(Records excerpted from a collection)
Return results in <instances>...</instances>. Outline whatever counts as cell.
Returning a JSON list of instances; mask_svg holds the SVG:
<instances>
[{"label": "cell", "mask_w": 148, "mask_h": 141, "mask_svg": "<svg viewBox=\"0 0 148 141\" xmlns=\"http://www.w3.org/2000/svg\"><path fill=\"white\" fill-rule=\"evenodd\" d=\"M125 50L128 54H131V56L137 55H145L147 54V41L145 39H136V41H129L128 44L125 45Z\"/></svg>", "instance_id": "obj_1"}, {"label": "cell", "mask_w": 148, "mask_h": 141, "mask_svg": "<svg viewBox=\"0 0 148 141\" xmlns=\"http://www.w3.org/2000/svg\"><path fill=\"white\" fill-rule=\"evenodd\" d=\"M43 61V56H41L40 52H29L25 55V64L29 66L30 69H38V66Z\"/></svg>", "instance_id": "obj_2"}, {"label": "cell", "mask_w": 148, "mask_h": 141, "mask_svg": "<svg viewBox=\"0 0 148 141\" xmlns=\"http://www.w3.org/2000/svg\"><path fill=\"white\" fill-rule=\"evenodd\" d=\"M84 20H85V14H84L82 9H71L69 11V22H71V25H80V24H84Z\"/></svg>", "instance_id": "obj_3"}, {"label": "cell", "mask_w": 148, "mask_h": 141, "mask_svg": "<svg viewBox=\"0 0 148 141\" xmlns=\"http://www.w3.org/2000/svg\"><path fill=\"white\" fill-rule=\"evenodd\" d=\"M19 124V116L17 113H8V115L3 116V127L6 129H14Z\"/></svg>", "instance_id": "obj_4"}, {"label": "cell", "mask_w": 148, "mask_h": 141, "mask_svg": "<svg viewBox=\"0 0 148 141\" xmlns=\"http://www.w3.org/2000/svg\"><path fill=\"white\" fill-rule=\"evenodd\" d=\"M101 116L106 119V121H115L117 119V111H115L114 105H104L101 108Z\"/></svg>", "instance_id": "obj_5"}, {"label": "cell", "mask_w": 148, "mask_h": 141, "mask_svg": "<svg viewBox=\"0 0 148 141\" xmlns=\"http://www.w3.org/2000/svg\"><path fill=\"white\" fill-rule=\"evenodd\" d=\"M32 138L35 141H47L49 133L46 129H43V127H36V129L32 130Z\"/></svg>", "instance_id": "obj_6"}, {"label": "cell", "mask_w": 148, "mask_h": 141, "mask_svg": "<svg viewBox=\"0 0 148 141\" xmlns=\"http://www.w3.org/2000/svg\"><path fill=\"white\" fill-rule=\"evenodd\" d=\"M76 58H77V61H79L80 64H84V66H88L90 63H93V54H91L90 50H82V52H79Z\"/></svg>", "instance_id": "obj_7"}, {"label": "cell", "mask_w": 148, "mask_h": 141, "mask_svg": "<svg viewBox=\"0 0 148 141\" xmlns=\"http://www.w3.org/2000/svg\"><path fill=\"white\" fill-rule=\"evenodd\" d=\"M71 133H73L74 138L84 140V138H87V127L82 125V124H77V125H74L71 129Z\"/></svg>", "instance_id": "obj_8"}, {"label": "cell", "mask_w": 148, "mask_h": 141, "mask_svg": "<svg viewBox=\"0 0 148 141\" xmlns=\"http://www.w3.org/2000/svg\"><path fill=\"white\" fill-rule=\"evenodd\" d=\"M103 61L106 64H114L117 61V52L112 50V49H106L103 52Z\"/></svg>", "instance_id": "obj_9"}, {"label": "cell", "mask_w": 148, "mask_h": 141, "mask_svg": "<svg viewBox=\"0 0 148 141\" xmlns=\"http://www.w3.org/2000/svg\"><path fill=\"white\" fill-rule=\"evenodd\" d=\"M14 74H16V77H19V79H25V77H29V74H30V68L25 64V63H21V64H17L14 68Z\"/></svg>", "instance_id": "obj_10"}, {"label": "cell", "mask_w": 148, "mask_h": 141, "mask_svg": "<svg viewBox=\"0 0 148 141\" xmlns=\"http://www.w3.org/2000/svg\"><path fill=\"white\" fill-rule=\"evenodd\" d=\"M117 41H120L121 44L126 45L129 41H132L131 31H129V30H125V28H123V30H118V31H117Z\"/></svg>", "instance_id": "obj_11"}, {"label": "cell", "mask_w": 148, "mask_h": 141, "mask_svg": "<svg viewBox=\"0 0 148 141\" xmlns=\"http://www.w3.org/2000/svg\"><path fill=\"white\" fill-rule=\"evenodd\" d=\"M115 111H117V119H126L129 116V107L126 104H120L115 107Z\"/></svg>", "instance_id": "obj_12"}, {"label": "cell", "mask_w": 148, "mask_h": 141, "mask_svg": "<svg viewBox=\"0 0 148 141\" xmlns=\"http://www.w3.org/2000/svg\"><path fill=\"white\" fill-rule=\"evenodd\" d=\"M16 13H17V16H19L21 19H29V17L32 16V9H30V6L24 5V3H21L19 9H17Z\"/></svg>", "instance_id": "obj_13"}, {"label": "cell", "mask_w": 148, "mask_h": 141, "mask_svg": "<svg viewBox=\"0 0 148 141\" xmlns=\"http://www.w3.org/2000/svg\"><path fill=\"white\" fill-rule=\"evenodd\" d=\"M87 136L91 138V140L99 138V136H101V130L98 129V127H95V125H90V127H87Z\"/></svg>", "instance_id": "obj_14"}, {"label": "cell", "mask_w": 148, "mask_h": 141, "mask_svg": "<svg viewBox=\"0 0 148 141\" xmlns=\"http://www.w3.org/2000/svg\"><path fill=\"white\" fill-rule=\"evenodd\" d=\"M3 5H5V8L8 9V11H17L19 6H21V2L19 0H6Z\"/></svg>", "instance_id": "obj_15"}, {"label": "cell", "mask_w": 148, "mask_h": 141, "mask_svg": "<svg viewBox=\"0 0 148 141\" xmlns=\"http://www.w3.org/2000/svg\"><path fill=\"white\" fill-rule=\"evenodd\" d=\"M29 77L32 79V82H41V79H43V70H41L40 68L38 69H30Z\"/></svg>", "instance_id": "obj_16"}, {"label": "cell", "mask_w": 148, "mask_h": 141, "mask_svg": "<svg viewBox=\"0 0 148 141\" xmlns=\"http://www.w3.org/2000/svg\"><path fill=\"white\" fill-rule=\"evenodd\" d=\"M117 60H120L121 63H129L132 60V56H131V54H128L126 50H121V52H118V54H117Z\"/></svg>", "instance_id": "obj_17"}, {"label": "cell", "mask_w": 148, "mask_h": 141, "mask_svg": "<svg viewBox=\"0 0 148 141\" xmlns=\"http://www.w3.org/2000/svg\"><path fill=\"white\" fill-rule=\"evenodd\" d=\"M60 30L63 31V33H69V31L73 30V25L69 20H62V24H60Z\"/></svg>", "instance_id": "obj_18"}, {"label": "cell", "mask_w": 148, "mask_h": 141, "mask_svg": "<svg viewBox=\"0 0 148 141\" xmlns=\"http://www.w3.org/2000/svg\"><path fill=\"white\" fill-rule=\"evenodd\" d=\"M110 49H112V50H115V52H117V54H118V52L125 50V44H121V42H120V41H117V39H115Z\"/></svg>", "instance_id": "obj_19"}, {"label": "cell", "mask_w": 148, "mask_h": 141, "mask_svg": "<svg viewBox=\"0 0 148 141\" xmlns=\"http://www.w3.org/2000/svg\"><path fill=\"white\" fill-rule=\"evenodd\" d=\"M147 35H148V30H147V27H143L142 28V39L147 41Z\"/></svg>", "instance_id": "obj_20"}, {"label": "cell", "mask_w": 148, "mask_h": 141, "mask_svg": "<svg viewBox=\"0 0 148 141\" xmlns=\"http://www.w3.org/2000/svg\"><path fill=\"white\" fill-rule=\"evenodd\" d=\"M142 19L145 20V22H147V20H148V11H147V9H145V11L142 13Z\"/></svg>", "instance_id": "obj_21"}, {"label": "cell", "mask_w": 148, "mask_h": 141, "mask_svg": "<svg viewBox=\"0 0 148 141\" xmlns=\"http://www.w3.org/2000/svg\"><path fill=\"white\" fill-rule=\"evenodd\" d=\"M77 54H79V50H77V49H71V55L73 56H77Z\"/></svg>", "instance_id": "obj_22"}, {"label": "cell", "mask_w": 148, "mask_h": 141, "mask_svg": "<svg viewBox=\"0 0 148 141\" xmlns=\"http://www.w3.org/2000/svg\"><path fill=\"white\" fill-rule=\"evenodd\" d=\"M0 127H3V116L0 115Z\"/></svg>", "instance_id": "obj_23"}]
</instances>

AIM —
Report every line of the records above that contains the string "instances".

CORRECT RESULT —
Return results in <instances>...</instances>. Outline whatever counts as cell.
Returning a JSON list of instances; mask_svg holds the SVG:
<instances>
</instances>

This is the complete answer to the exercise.